> **GIVEN REQUEST**
All of the records below need to be copied exactly.

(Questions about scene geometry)
◆ ◆ ◆ ◆

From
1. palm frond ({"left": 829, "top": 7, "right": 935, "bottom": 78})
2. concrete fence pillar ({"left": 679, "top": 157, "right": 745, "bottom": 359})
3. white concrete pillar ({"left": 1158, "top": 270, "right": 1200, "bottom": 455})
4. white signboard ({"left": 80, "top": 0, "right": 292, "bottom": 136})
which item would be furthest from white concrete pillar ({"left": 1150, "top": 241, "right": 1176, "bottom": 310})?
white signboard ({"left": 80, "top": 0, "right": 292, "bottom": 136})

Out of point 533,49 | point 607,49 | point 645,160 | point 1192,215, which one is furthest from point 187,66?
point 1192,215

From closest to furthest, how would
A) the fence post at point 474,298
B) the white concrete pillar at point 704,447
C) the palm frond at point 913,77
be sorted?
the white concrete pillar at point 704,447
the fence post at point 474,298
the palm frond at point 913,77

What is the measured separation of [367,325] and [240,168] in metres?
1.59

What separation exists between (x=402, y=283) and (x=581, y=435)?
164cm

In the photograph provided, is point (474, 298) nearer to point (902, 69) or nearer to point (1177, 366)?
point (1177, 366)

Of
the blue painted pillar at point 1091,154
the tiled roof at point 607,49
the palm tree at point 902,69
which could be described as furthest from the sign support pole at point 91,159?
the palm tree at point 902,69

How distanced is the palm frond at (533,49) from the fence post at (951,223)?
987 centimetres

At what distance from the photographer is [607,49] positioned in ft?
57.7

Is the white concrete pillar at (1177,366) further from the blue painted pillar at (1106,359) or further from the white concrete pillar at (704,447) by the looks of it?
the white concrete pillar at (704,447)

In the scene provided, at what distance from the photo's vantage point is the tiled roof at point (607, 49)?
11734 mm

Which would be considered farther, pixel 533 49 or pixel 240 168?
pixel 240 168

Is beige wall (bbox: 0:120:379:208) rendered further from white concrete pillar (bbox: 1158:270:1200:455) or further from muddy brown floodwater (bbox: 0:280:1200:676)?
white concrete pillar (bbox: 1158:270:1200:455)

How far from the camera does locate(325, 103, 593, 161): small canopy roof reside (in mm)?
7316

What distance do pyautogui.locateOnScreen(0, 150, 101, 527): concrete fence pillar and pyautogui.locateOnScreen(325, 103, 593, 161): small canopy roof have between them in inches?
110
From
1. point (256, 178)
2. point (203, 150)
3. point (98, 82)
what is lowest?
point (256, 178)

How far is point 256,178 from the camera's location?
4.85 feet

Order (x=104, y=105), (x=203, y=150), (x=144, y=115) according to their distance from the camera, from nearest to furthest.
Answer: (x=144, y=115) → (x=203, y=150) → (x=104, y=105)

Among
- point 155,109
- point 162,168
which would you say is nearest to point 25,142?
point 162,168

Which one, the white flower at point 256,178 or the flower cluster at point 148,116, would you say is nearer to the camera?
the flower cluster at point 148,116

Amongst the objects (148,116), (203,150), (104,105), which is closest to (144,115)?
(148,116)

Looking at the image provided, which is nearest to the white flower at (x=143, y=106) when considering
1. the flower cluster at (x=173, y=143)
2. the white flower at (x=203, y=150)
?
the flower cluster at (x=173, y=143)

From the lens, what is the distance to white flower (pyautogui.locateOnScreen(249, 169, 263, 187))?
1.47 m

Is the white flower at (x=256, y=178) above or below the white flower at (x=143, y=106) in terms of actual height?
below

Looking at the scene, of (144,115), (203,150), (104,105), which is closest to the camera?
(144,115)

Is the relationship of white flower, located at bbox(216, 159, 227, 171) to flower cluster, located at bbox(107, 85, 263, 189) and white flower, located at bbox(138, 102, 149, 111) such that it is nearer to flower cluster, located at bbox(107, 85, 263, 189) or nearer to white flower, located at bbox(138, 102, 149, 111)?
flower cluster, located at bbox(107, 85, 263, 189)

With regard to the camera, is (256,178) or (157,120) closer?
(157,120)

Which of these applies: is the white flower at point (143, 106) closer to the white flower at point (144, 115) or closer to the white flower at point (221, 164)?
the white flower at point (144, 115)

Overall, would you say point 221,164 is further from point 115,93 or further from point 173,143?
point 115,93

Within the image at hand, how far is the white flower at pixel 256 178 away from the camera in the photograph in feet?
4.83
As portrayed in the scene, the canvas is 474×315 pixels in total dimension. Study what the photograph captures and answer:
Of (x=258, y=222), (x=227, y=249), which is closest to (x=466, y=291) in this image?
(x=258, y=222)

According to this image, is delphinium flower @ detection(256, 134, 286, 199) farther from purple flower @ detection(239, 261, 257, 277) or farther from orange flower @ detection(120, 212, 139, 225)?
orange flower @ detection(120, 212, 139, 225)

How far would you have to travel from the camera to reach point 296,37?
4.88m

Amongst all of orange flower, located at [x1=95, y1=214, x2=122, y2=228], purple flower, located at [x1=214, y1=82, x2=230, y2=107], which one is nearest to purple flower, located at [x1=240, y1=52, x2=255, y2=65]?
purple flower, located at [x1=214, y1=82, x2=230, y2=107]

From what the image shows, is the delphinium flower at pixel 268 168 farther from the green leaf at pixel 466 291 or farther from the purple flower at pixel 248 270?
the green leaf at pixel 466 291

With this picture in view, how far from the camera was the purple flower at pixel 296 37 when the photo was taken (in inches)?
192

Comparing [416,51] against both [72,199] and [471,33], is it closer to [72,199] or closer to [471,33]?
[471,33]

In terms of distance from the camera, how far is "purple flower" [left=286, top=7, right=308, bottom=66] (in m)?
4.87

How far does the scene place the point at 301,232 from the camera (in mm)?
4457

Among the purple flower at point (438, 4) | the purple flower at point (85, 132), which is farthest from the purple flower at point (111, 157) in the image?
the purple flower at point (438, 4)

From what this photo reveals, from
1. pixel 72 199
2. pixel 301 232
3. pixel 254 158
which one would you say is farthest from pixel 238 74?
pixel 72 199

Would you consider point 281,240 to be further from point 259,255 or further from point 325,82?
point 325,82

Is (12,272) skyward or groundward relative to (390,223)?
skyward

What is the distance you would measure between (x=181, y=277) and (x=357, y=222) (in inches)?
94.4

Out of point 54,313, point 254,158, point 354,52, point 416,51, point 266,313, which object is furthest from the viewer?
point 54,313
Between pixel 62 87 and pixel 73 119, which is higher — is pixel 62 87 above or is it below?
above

◆ ◆ ◆ ◆

> **THE SOLUTION**
From
1. palm frond ({"left": 829, "top": 7, "right": 935, "bottom": 78})
2. concrete fence pillar ({"left": 679, "top": 157, "right": 745, "bottom": 359})
3. white concrete pillar ({"left": 1158, "top": 270, "right": 1200, "bottom": 455})
4. white signboard ({"left": 80, "top": 0, "right": 292, "bottom": 136})
which item would be furthest from white concrete pillar ({"left": 1150, "top": 241, "right": 1176, "bottom": 310})?
white signboard ({"left": 80, "top": 0, "right": 292, "bottom": 136})

Out of point 533,49 | point 607,49 | point 645,160 | point 1192,215, which one is furthest from point 187,66?
point 1192,215

From closest to furthest, how would
A) the fence post at point 474,298
B) the white concrete pillar at point 704,447
C) the palm frond at point 913,77
be sorted?
the white concrete pillar at point 704,447
the fence post at point 474,298
the palm frond at point 913,77

What is the measured separation of [367,325] and [240,168] in metres?
1.59

What separation exists between (x=402, y=283) and (x=581, y=435)?
164cm

In the photograph provided, is point (474, 298) nearer to point (902, 69) or nearer to point (1177, 366)?
point (1177, 366)

Of
the blue painted pillar at point 1091,154
the tiled roof at point 607,49
the palm tree at point 902,69
which could be described as furthest from the sign support pole at point 91,159?
the palm tree at point 902,69

How distanced is the palm frond at (533,49) from the fence post at (951,223)?
987 centimetres

At what distance from the photographer is [607,49] positioned in ft?
57.7

Is the white concrete pillar at (1177,366) further from the blue painted pillar at (1106,359) or further from the white concrete pillar at (704,447) by the looks of it?
the white concrete pillar at (704,447)

In the scene provided, at what distance from the photo's vantage point is the tiled roof at point (607, 49)?
11734 mm

Which would be considered farther, pixel 533 49 or pixel 240 168?
pixel 240 168

Is beige wall (bbox: 0:120:379:208) rendered further from white concrete pillar (bbox: 1158:270:1200:455) or further from muddy brown floodwater (bbox: 0:280:1200:676)?
white concrete pillar (bbox: 1158:270:1200:455)

How far from the camera does locate(325, 103, 593, 161): small canopy roof reside (in mm)?
7316

What distance do pyautogui.locateOnScreen(0, 150, 101, 527): concrete fence pillar and pyautogui.locateOnScreen(325, 103, 593, 161): small canopy roof have between them in inches?
110
From
1. point (256, 178)
2. point (203, 150)
3. point (98, 82)
what is lowest?
point (256, 178)

How far is point 256,178 from the camera's location?
4.85 feet

Order (x=104, y=105), (x=203, y=150), (x=144, y=115) according to their distance from the camera, from nearest to furthest.
Answer: (x=144, y=115) → (x=203, y=150) → (x=104, y=105)

Among
- point 155,109
- point 162,168
which would you say is nearest to point 25,142?
point 162,168

Which one, the white flower at point 256,178 or the flower cluster at point 148,116, would you say is nearer to the camera?
the flower cluster at point 148,116

Amongst the objects (148,116), (203,150), (104,105), which is closest to (144,115)?
(148,116)

Looking at the image provided, which is nearest to the white flower at (x=143, y=106) when considering
1. the flower cluster at (x=173, y=143)
2. the white flower at (x=203, y=150)
?
the flower cluster at (x=173, y=143)

From the lens, what is the distance to white flower (pyautogui.locateOnScreen(249, 169, 263, 187))?
1.47 m

Is the white flower at (x=256, y=178) above or below the white flower at (x=143, y=106) in terms of actual height?
below

Looking at the scene, of (144,115), (203,150), (104,105), which is closest to the camera?
(144,115)

Is the relationship of white flower, located at bbox(216, 159, 227, 171) to flower cluster, located at bbox(107, 85, 263, 189) and white flower, located at bbox(138, 102, 149, 111) such that it is nearer to flower cluster, located at bbox(107, 85, 263, 189) or nearer to white flower, located at bbox(138, 102, 149, 111)?
flower cluster, located at bbox(107, 85, 263, 189)

With regard to the camera, is (256,178) or (157,120) closer?
(157,120)

Which of these applies: is the white flower at point (143, 106) closer to the white flower at point (144, 115) or closer to the white flower at point (221, 164)?
the white flower at point (144, 115)

Overall, would you say point 221,164 is further from point 115,93 or further from point 173,143?
point 115,93

Within the image at hand, how far is the white flower at pixel 256 178 away from the camera in the photograph in feet?
4.83
As portrayed in the scene, the canvas is 474×315 pixels in total dimension. Study what the photograph captures and answer:
Of (x=258, y=222), (x=227, y=249), which is closest to (x=466, y=291) in this image?
(x=258, y=222)

According to this image, is delphinium flower @ detection(256, 134, 286, 199) farther from purple flower @ detection(239, 261, 257, 277) or farther from orange flower @ detection(120, 212, 139, 225)?
orange flower @ detection(120, 212, 139, 225)

How far would you have to travel from the camera to reach point 296,37?
4.88m

Amongst all of orange flower, located at [x1=95, y1=214, x2=122, y2=228], purple flower, located at [x1=214, y1=82, x2=230, y2=107], which one is nearest to purple flower, located at [x1=240, y1=52, x2=255, y2=65]?
purple flower, located at [x1=214, y1=82, x2=230, y2=107]

From what the image shows, is the delphinium flower at pixel 268 168 farther from the green leaf at pixel 466 291 or farther from the purple flower at pixel 248 270?
the green leaf at pixel 466 291

With this picture in view, how far from the camera was the purple flower at pixel 296 37 when the photo was taken (in inches)?
192

Comparing [416,51] against both [72,199] and [471,33], is it closer to [72,199] or closer to [471,33]?
[471,33]

In terms of distance from the camera, how far is "purple flower" [left=286, top=7, right=308, bottom=66] (in m)?
4.87

How far does the scene place the point at 301,232 from the camera (in mm)?
4457

Among the purple flower at point (438, 4) | the purple flower at point (85, 132), which is farthest from the purple flower at point (111, 157) in the image?
the purple flower at point (438, 4)

From what this photo reveals, from
1. pixel 72 199
2. pixel 301 232
3. pixel 254 158
which one would you say is farthest from pixel 238 74?
pixel 72 199

Would you consider point 281,240 to be further from point 259,255 or further from point 325,82?
point 325,82

Is (12,272) skyward or groundward relative to (390,223)?
skyward

What is the distance you would measure between (x=181, y=277) and (x=357, y=222) (in inches)?
94.4

Out of point 54,313, point 254,158, point 354,52, point 416,51, point 266,313, which object is furthest from the viewer?
point 54,313
Between pixel 62 87 and pixel 73 119, which is higher — is pixel 62 87 above or is it below?
above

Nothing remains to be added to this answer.